*** Text block ***
I know dragging your feet because I don't want to report the first story which is that Queen Elizabeth is under medical supervision as doctors are concerned for her health the palace says queen Elizabeth's health is causing concern for her doctors Buckingham Palace said in a statement on Thursday quote following further evaluation this morning the queen's doctors are concerned for her majesty's health and have recommended she remain under medical supervision the queen remains comfortable and at balmoral

their royal highnesses the prince of wales and the duchess of cornwall have traveled to balmoral Buckingham Palace said, adding that Prince William is also making his way to Balmoral from his home in Windsor.

So all of the Queen's kids are going to be with her.

William is on his way.

Kate and her family, the kids just started, grandkids just started school yesterday, so she's not going yet, which I feel like if it was really

like

the end, they would be there.

That's true.

So that gives me a little hope.

I know Megan and Harry were also in the UK, and they canceled something that they had in their going to to bow moral to be with the queen.

So, you know, as a rational human being, I think we all need to just like, you know,

come to grips with the fact that like sooner or later there will be a time where the queen is no longer with us.

Yes.

And every time we get one of these little health scares, you know, that impending doom just gets closer and closer.

And I don't know if this is going to be the time.

I pray that it's not.

I think she is an invaluable world leader, an incredible monarch, a wonderful grandmother, grandmother, mother, and friend.

And great-grandmother.

And great grandmother.

But the possibility of, you know, this happening soon is real.

Yeah.

She's 96.

So when it's a, you know, seeking medical attention, even if it's for a cut on her finger, when you're at that age, you always take it seriously.

Yeah,

for sure.

This seems more serious, though, than in the past.

I don't know why.

Yeah, well, it's because everyone dropped everything to go.

And they'd like put out a statement.

She's at Balmoral, but I'm holding on because the grand campers are not there.

Right.

And like Balmoral is like her favorite place.

Yeah, it's

personal to her.

I feel like when she's at Buckingham Palace, it's more work, but that's where she goes to, you know,

be with herself.

But, you know, and I was thinking about this this morning, you know, of course, there will be a time when Charles succeeds and Charles in charge and then Charles in charge

and then William is the successor and it'll be like an official changing of the guards.

Prince Philip and the queen will no longer be here.

And it does make me just think about how Harry and Megan, I think really the one and only tie they have to this family is with Queenie.

And that's a pretty big tie because she's the motherfucking queen.

But I think after she's gone, I don't think they'll be welcome at events and stuff.

Like it's very clear him and William don't get along.

And I don't think him and Charles get along.

Yeah.

Like, so them being in the UK and just hopping over to Balmoral, like, that won't happen anymore.

They're going to be like not losing their press passes, their credentials.

And even though they've kind of, you know, publicly

turned their back on the family, they've still like always been like kissing Queenie's ass.

Like

naming the daughter Lilibet.
*** End of Text block ***
*** Dataset excerpts ***
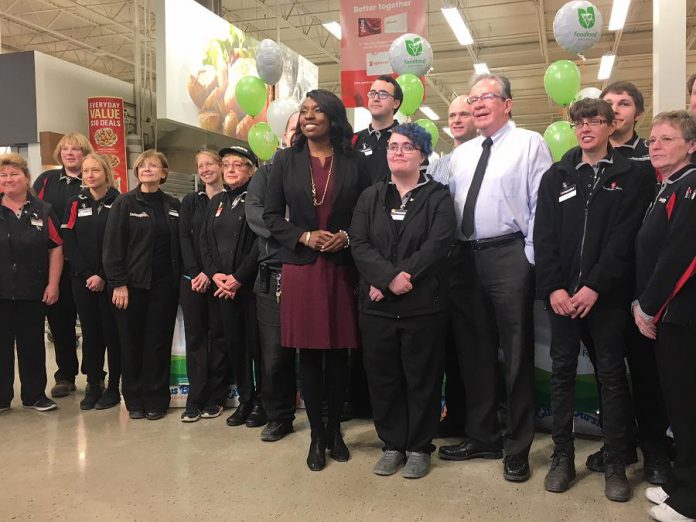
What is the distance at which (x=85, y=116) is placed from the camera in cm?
852

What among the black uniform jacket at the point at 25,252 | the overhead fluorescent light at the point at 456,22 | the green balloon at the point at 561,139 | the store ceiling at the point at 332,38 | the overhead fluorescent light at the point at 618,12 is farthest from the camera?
the store ceiling at the point at 332,38

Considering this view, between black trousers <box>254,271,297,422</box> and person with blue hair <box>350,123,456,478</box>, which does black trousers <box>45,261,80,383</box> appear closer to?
black trousers <box>254,271,297,422</box>

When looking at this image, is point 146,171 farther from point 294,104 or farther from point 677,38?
point 677,38

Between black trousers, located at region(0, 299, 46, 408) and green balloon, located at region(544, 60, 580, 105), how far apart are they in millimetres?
3840

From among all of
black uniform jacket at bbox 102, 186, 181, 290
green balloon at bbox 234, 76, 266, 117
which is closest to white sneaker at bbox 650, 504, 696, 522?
black uniform jacket at bbox 102, 186, 181, 290

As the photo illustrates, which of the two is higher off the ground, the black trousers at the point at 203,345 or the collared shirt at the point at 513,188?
the collared shirt at the point at 513,188

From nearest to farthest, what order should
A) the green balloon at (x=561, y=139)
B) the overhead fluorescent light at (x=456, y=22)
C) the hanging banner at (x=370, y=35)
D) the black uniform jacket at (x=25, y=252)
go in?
the black uniform jacket at (x=25, y=252)
the green balloon at (x=561, y=139)
the hanging banner at (x=370, y=35)
the overhead fluorescent light at (x=456, y=22)

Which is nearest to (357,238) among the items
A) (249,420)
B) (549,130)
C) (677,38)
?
(249,420)

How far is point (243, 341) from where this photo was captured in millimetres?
3533

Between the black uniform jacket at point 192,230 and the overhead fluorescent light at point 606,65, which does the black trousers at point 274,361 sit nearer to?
the black uniform jacket at point 192,230

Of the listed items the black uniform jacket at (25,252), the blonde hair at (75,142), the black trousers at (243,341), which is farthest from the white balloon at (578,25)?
the black uniform jacket at (25,252)

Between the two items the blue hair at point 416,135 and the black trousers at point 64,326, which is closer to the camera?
the blue hair at point 416,135

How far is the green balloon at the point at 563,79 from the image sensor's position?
14.0ft

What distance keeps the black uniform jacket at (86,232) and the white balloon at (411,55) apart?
2.46 meters
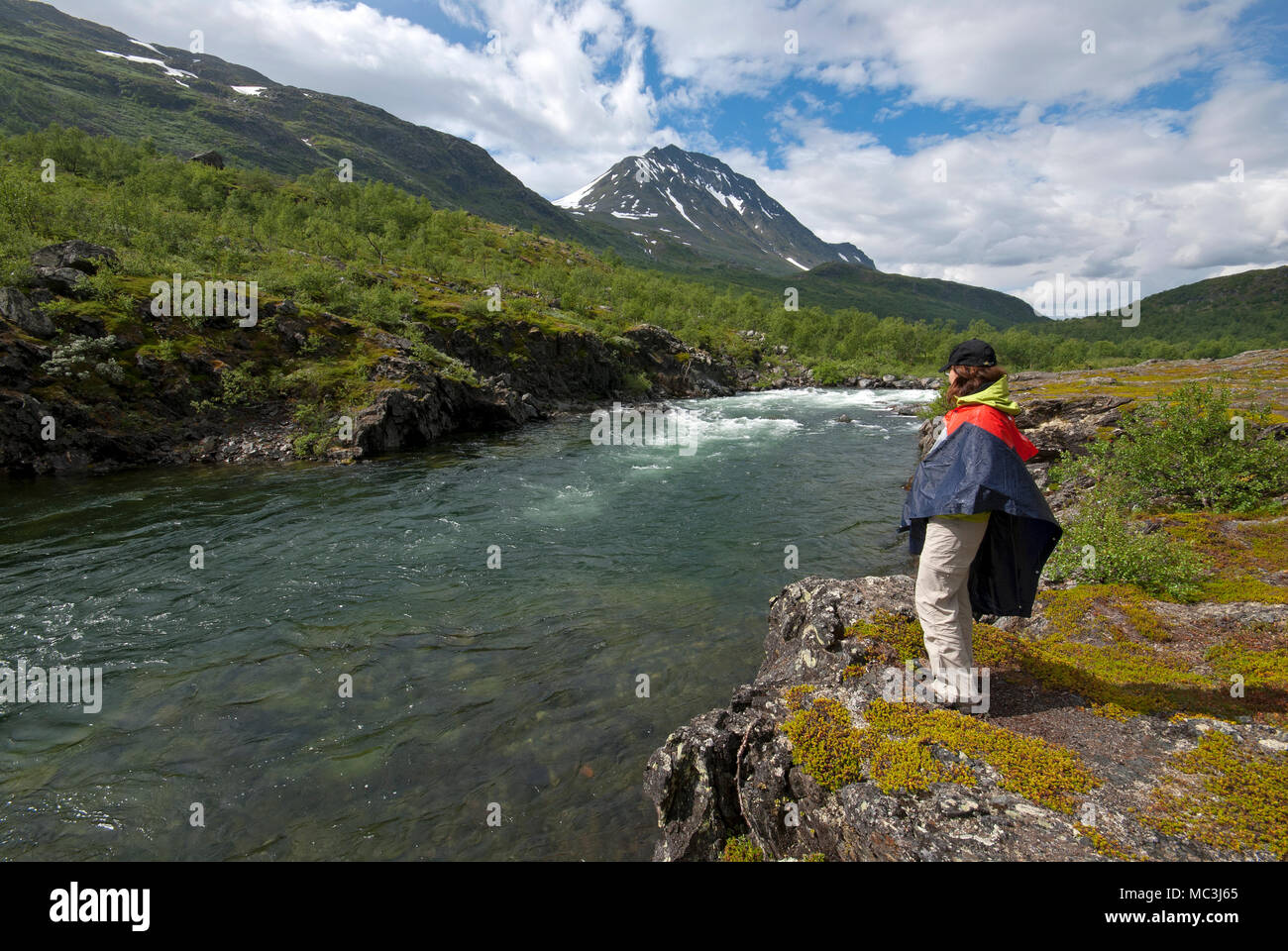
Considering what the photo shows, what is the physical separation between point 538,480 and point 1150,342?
*** End of Dataset excerpts ***
> Task details
Carry on the conversation about Queen Elizabeth's health from the point where it stops.

> Answer section
Every time it's an interview, we were on Zoom with Gran.

Like, they want everyone to know that all is good with Gran.

Gran is not nefarious.

Gran has never acted nefarious.

It wasn't Gran who said the thing about Archie.

So that is like their last,

I think, tie to the family.

But it's, it's one that keeps them in the fold because she's a queen.

It's not like, you know, it's not like it's Edward.

No, whatever the queen says goes.

Right.

She's like the, it's like the only, it's the best tie you can have.

Yeah.

it's very sad it is and you you know

do you think you'll cry if anyone maybe

like there will be probably a lot of um tributes tributes the everything will be televised

it could happen yeah it's just beyond the would be I like I even hate talking like this, but you know, no one lives forever.

It will be the real end of an era yeah because she is from like the last generation of great monarchs yeah

and will i don't think there will ever be a monarch who will reign as long as she has she's and be as admired and universally respected like even if you're not a monarchist like and you live in the uk i still think you have enormous respect for the queen right

So,

and when you think about like the fact that she's been alive for 96 years, like in all that she's seen,

She lived through the Holocaust,

right?

Yeah, World War II.

Right, because like low-key, her husband had some like Nazi vibes, but

he had some ties, ties.

He didn't.

His family did.

Okay, but he did not.

No, his family did.

He fought the Nazis.

Oh, that was gracious of him.

Yeah, he was in the war.

After all his family did.

He was in the war.

Okay, that changes things for sure.

I tell you this every time.

And you continue to sully his memory with this crap.

Speaking of Prince Philip, did you see that picture from next week's episode of Game of Thrones where Damon's hair is cut?

I didn't see that his hair was cut, but I, oh, I didn't see the picture.

I watched the preview, though.

What happens next week?

I don't know.

I don't watch the previews because I feel like they're full of spoilers.

But the picture of him without hair is going viral on TikTok.

I mean, on Twitter.

And I just feel like he's Samson.

Like, I don't think I'll be attracted to him without his hair to be completely.

Because then he goes back to being Prince Philip.

Yes.

And I didn't even look at him twice when he was Prince Philip.

Yeah, me neither.

But also because that was during Prince Philip's, like, Dylan era.

Yeah, that's true.

That's literally that.

Fuckboy ballerina era.

Fuckboy Ballerina era.

Not like I'm going to be the man my wife needs me to be, Era.

And I'm going to be the Gran.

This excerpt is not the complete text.